* _EXTRACTED DATA_:
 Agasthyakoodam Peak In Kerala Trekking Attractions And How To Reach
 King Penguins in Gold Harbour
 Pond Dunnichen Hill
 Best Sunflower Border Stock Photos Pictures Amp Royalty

* * *

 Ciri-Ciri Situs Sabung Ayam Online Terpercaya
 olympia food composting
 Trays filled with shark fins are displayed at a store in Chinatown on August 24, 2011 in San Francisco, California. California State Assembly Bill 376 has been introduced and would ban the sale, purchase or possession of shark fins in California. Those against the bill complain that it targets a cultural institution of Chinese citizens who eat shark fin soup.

* _WORK REQUEST_:
Everything above from the line containing "Ciri-Ciri Situs Sabung" through the line containing "Trays filled with" must be copied exactly. Nothing outside that range belongs in the answer.

* _RESPONSE TO THE EXERCISE_:
 Ciri-Ciri Situs Sabung Ayam Online Terpercaya
 olympia food composting
 Trays filled with shark fins are displayed at a store in Chinatown on August 24, 2011 in San Francisco, California. California State Assembly Bill 376 has been introduced and would ban the sale, purchase or possession of shark fins in California. Those against the bill complain that it targets a cultural institution of Chinese citizens who eat shark fin soup.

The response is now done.